Computing & ICT
The aim of the Computing Department is to:
Develop confident digital Pupils to understand the power of their digital world.
They will develop a greater autonomy and confidence through using accessible, challenging and engaging projects that empowers the productive use of ICT and Computing from Year 7.
Key Stage 3
Our Key Stage 3 curriculum builds on previous learning experiences in primary schools. Not all pupils will continue to study Computing beyond Key Stage 3 and with this in mind the topics covered are designed to give pupils the broadest possible grounding in the basic skills of the subject in addition to equipping them with the skills required for Key stage 4 success.
Pupils will study 4 topic areas during Year 7.
- Algorithms using of Flowol
- Databases using Microsoft Access
- Understanding how computers work including binary
- Game making using Scratch
Pupils will study 4 topic areas during Year 8.
- Computer programming using Python programming language
- Computer Security – what to look out for and the consequences
- Graphics using Photoshop/Fireworks
- Game making using Game Maker
Key Stage 4
Option 1: OCR Computing Science (J276)
This is becoming a very popular course and numbers are increasing on a yearly basis.
Pupils complete 2 written exams at the end of Year 11 and a programming project. The components covered are:
- Component 01: Computer systems – 50%
- Component 02: Computational thinking, algorithms and programming – 50%
Component 01: Computer systems
Introduces pupils to the central processing unit (CPU), computer memory and storage, wired and wireless networks, network topologies, system security and system software. It also looks at ethical, legal, cultural and environmental concerns associated with computer science.
Component 02: Computational thinking, algorithms and programming
Pupils apply knowledge and understanding gained in component 01. They develop skills and understanding in computational thinking: algorithms, programming techniques, producing robust programs, computational logic, translators and data representation. The skills and knowledge developed within this component will support the learner when completing the Programming Project.
Pupils use OCR Programming Project tasks to develop their practical ability in the skills developed in components 01 and 02. They will have the opportunity to define success criteria from a given problem, and then create suitable algorithms to achieve the success criteria.
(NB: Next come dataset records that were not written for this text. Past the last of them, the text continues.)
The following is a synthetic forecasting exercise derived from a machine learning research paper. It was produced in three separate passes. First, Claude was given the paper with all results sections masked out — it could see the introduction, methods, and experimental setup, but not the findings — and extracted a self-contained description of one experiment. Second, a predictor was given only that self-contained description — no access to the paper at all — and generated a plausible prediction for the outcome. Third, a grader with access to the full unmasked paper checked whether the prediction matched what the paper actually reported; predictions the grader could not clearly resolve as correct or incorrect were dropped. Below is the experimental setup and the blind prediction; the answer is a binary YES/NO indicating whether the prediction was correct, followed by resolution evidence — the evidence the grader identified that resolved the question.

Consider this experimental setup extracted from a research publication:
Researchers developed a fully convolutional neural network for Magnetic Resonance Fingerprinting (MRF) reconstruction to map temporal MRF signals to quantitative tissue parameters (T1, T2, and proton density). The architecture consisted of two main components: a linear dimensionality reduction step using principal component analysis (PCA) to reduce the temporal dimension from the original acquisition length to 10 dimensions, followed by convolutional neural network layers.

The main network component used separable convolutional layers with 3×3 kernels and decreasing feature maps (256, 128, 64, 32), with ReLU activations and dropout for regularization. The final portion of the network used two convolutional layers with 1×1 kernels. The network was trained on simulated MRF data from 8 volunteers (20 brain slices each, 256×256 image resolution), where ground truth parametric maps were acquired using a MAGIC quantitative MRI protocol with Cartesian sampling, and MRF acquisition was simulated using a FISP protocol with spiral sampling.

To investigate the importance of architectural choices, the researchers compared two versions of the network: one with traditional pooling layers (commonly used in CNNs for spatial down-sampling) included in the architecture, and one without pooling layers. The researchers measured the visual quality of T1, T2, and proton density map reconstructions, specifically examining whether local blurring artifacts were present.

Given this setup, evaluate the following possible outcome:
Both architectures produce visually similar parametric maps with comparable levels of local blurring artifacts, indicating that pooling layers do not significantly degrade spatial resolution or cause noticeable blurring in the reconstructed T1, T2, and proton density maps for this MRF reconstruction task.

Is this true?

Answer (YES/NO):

Pupils then code their solutions in a suitable programming language (Python), and check its functionality using a suitable and documented test plan. Finally they will evaluate the success of their solution and reflect on potential developments for the future.
The Programming Project does not count towards a candidate’s final grade, but is a requirement of the course
Option 2: OCR Cambridge Nationals – Creative iMedia Certificate (J817)
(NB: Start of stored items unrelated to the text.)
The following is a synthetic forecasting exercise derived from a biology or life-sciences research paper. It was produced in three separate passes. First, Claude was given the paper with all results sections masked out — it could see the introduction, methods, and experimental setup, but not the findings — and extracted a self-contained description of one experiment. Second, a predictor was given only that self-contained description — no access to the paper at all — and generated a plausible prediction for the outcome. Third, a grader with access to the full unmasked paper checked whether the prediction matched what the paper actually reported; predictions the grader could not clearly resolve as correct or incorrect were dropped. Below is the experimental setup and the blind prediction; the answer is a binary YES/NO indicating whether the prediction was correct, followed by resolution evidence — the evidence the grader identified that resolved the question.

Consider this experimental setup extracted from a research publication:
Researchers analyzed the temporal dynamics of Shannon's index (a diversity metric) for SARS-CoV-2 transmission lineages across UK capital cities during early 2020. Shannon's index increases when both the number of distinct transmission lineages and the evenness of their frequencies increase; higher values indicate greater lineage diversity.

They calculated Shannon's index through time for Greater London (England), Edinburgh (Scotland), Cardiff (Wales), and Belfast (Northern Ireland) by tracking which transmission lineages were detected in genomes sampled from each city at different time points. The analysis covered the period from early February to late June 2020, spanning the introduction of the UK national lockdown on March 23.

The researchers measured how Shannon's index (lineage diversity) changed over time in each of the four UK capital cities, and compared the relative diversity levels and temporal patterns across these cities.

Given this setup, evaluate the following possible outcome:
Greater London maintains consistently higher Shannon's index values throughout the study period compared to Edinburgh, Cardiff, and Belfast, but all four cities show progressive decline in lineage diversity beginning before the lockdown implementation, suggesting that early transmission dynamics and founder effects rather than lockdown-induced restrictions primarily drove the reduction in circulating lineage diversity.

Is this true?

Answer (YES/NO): NO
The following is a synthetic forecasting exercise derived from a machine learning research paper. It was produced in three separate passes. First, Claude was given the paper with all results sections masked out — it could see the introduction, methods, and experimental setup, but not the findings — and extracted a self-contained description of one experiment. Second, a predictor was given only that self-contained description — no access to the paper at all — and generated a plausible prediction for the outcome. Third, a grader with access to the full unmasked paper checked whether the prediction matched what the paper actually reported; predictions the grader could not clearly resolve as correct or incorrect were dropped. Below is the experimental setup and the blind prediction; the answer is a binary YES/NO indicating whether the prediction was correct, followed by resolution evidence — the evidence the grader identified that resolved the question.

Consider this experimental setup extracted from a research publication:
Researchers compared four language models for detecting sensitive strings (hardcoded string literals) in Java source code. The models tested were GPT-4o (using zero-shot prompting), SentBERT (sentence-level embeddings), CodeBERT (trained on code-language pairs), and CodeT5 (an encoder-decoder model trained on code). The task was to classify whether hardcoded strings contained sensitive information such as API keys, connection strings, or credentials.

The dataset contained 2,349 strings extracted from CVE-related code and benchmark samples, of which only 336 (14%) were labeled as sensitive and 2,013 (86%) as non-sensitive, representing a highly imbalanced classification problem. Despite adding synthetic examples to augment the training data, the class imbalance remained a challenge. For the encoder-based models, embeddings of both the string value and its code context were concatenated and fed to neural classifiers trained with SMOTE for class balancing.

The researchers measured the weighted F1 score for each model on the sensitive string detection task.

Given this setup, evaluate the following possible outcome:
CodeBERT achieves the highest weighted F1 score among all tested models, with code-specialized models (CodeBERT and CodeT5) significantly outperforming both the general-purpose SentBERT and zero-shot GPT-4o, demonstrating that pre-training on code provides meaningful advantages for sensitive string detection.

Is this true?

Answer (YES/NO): NO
This is a new course being offered from September 2018.
Digital Media is a key part of many areas of our everyday lives and vital to the UK economy. Production of digital media products is a requirement of almost every business so there is huge demand for a skilled and digitally literate workforce. This qualification will help students develop specific and transferable skills such as research, planning, and review, working with others and communicating creative concepts. The qualification’s hands-on approach has strong relevance to the way young people use the technology required in creative media.
The course consists of 4 units:
- R081 – Pre-production skills (written paper)
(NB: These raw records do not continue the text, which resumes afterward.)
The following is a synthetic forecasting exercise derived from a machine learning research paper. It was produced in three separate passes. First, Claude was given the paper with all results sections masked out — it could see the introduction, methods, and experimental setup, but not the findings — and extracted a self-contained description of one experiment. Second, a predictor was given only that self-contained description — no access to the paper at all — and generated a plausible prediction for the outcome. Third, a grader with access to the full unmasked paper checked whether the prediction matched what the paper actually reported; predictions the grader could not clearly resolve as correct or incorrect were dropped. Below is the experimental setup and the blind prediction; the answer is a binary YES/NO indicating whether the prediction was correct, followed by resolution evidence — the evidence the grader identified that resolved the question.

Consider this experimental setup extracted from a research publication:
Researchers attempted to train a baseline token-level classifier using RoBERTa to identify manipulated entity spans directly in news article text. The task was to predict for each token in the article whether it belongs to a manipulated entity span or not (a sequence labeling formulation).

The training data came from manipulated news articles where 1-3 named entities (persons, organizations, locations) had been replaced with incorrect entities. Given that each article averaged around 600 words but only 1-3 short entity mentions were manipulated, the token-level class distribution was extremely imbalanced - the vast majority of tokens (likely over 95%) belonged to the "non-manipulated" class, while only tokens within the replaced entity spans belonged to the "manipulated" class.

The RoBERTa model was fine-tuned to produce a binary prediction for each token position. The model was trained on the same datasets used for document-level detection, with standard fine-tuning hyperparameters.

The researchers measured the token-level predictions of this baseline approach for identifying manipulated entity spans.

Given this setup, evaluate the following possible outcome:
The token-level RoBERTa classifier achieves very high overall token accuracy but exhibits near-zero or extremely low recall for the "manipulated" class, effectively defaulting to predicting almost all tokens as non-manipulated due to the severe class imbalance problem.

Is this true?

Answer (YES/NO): YES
- R082 – Creating digital graphics (centre assessed task)
- R085 – Creating a multipage website (centre assessed task)
- R092 – Developing digital games (centre assessed task)
Unit R081: Pre-production skills
This first unit underpins the other learning in this qualification. Pupils will learn about how to plan pre-production effectively including understanding of client requirements and reviewing pre-production briefs. They will use this knowledge in the optional units when they develop their own media products. This unit also provides excellent transferable skills such as project planning which will be useful in a wide variety of contexts.
Unit R082: Creating digital graphics
Digital graphics are a key part of most digital products and this mandatory unit will help support the other optional units in the suite. Pupils will learn the basics of digital graphics editing for the creative and digital media sector, considering client requirements that they learnt about in R081.
Unit R085: Creating a multipage website
This unit enables students to understand the basics of creating multipage websites. Pupils will use their creativity to combine components to create a functional, intuitive and aesthetically pleasing website against a client brief.
Unit R092: Developing digital games
In this unit Pupils will plan a digital game, create and edit and then test the game with a focus group, identifying any areas for improvement.
Year 11 only
Certificate in Digital Applications (CIDA)
Year 11 will be completing CiDA (2018/2019). It is delivered as a two year course in which Pupils complete two units.
- Unit 1: Developing Web Products (Compulsory 2.5hr external assessment – 25%)
- Unit 4: Game Making (Coursework – 75%)
Any Year 10 pupils following either Computing course have the opportunity to visit the EGX Gaming exhibition in Birmingham. EGX is the UK’s biggest games event where pupils are able to get hands-on with the world's biggest PC and console games before they're released.